7. Exercise answers

[other answers are possible]In this section answers to some of the exercises in the book are provided. The exercises themselves appear at the end of Chapters 1 to 6. Exercises give one the opportunity both to apply, and also to advance one's knowledge. The exercises in this book are intended to provoke thoughtto complete some of them requires a major mental effort. In no case is the answer given here the only correct answer. Answers by readers should, in general, be more detailed and show other avenues of approach.

7.1 Microtext answers

[layout]Answer "Layout": Part of the difficulty in answering this question is that standards for hypertext are lacking. If one assumes that a Guide-like hypertext is the target, then one answer to the question might be that the Language or Architecture would need added to it: an outline facility for displaying selected levels of the outline, pop-up displays for the temporary display of additional information, folding to hide sections behind a button, and a linkage facility to enable users to follow links automatically.

[independent versus embedded]Answer "Independent versus Embedded": If the author of the independent semantic net microtext assures that the term to label a node also occurs exactly once within the associated text block, then translation from the independent-net representation to the embedded-net representation is straightforward. In the translation of independent to embedded, the node is simply shown within the text itself, rather than independently.
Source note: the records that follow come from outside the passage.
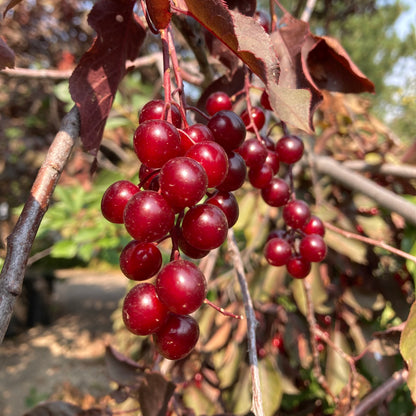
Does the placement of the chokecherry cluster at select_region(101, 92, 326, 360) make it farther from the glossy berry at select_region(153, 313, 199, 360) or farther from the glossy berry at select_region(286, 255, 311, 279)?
the glossy berry at select_region(286, 255, 311, 279)

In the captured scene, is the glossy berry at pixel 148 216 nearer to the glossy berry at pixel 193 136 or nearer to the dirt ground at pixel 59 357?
the glossy berry at pixel 193 136

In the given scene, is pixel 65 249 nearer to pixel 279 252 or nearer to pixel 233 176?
pixel 279 252

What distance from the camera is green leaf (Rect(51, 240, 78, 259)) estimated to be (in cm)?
128

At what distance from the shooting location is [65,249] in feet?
4.30

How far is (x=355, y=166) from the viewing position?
4.00ft

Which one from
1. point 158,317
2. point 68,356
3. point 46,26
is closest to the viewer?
point 158,317

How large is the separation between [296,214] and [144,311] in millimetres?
319

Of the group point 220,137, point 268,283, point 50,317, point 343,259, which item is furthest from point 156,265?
point 50,317

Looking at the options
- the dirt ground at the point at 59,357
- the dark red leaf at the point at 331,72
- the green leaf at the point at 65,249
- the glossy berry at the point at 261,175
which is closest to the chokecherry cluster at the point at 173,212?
the glossy berry at the point at 261,175

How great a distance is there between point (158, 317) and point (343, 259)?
911mm

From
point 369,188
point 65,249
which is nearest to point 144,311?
point 369,188

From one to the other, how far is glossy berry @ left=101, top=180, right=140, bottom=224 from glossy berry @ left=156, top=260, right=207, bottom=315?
88mm

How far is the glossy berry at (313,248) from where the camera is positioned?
0.58 m

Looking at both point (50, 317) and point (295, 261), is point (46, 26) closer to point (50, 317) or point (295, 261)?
point (295, 261)
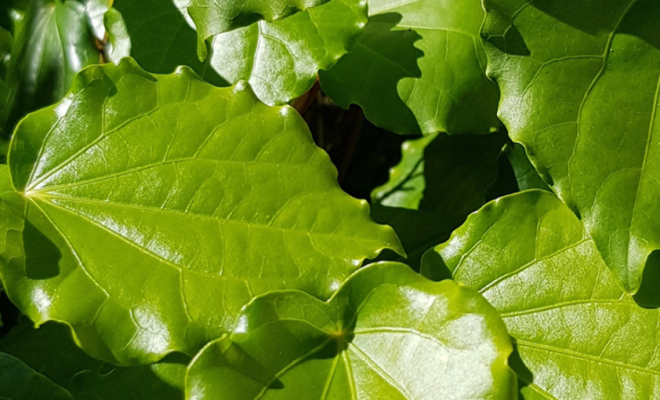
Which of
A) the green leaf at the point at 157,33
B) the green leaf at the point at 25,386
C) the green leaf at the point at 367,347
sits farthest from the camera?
the green leaf at the point at 157,33

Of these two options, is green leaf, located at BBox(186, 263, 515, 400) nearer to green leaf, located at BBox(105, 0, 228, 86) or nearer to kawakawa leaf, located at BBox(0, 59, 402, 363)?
kawakawa leaf, located at BBox(0, 59, 402, 363)

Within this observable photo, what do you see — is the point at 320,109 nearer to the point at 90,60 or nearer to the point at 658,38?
the point at 90,60

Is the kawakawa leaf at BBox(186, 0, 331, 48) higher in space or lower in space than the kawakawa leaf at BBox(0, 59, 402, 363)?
higher

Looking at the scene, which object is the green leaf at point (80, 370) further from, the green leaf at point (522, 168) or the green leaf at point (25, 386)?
the green leaf at point (522, 168)

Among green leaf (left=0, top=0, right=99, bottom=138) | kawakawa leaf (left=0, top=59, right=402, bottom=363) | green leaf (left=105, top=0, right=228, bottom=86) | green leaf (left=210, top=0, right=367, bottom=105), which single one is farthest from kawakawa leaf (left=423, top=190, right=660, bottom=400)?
green leaf (left=0, top=0, right=99, bottom=138)

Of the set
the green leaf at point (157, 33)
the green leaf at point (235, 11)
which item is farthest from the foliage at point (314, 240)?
the green leaf at point (157, 33)

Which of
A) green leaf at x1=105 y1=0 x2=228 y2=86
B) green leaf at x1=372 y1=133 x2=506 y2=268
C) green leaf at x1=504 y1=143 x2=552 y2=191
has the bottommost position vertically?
green leaf at x1=372 y1=133 x2=506 y2=268

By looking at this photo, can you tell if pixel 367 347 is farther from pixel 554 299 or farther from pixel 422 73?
pixel 422 73
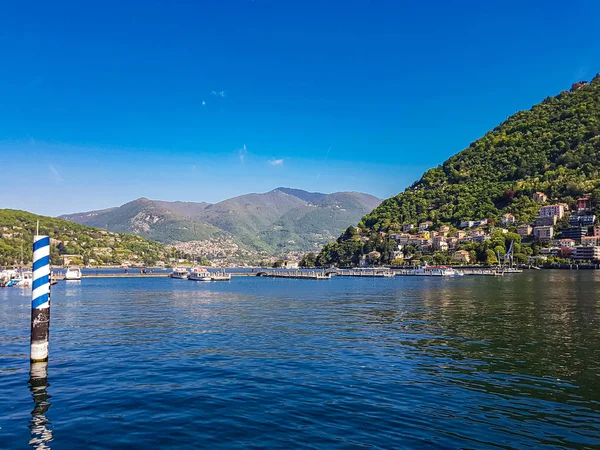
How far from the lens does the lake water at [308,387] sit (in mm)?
12250

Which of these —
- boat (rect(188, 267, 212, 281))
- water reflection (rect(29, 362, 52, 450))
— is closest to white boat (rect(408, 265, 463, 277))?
boat (rect(188, 267, 212, 281))

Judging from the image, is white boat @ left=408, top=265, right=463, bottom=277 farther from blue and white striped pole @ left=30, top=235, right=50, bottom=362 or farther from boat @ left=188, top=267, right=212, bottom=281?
blue and white striped pole @ left=30, top=235, right=50, bottom=362

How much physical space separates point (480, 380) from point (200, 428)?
1124 centimetres

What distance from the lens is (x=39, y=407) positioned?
48.2ft

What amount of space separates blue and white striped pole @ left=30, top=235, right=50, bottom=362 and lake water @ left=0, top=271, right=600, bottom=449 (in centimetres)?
99

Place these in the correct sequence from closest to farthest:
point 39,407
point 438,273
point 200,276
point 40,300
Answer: point 39,407 → point 40,300 → point 200,276 → point 438,273

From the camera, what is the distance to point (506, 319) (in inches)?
1414

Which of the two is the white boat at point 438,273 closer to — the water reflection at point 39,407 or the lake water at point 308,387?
the lake water at point 308,387

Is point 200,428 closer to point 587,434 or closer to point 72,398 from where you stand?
point 72,398

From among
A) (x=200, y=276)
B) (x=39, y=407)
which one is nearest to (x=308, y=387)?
(x=39, y=407)

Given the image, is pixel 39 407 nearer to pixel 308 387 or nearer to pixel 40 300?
pixel 40 300

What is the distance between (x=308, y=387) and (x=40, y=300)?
11745 mm

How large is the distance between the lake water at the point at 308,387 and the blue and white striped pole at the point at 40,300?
0.99m

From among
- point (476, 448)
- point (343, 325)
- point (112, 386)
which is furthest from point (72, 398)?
point (343, 325)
In general, an embedded semantic net microtext can not be translated automatically into a meaningful independent semantic net microtext.

[natural language]Answer "Natural Language": A system relying upon device-dependent syntactic knowledge needs to be regularly used to prevent that knowledge from fading from memory. An infrequent user would prefer to converse in a method that is stable in memory; such a method would involve semantics rather than syntactics. Natural language interaction is the semantically richest interaction style for people.
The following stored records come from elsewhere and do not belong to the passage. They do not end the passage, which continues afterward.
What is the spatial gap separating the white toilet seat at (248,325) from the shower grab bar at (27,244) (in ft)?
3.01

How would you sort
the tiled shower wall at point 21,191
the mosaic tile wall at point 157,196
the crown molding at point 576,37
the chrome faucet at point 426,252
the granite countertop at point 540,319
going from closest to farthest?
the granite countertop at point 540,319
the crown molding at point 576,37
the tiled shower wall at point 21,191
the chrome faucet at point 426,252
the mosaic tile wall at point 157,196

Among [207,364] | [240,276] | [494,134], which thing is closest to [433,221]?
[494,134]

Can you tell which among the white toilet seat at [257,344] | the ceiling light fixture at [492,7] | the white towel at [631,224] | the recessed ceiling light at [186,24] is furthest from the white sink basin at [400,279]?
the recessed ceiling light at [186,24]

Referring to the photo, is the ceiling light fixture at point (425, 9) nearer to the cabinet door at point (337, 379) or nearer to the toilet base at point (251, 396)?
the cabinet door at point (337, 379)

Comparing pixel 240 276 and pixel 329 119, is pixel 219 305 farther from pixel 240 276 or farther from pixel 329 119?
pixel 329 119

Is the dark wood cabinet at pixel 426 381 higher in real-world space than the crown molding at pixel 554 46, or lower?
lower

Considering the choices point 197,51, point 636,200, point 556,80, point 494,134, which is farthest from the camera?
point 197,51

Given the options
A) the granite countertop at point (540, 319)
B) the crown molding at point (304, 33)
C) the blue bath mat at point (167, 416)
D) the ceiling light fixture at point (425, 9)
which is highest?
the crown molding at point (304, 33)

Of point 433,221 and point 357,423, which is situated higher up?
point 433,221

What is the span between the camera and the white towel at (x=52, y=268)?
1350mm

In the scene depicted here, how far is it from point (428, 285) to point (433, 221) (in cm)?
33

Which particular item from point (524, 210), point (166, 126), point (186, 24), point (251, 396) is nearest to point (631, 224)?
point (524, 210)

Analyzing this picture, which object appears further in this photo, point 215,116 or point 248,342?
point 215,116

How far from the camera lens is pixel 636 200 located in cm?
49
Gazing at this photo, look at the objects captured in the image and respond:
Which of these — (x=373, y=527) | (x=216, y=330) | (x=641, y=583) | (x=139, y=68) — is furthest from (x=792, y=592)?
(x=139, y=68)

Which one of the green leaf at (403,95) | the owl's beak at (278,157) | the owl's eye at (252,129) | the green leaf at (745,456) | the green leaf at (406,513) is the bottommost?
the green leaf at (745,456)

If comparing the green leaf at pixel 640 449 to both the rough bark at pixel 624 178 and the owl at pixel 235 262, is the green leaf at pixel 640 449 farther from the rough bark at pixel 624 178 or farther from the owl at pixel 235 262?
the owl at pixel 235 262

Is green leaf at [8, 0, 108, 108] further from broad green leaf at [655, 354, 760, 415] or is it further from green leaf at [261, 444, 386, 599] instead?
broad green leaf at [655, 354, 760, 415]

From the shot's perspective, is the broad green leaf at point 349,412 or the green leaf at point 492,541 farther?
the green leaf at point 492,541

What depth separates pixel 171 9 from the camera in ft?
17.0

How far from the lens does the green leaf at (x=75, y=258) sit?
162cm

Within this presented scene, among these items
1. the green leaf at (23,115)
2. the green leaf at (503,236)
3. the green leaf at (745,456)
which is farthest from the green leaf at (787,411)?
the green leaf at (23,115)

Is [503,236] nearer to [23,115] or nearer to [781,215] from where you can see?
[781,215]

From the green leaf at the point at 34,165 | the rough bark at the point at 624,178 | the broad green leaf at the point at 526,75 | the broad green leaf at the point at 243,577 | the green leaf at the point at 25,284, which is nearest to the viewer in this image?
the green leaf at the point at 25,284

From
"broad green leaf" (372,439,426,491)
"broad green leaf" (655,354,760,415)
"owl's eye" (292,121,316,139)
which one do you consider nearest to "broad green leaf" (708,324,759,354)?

[museum layout]Answer "Museum Layout": To find a certain guidebook in a museum one might follow these steps: look at the map of the museum and find the visitor information desk, move to the visitor information store using the mouse and directional commands, select the guidebook section, from the menu of available guidebooks choose one.

[visual formalisms]Answer "Visual Formalisms": In the traditional layout the child x of y appears beneath y and to the right of y. An alternative layout would place children within their parent (see Figure "Visualization determined by Relationships").


Figure 99: "Visualization determined by Relationships" Another way to represent an outline that the computer generates based on the outline relationships.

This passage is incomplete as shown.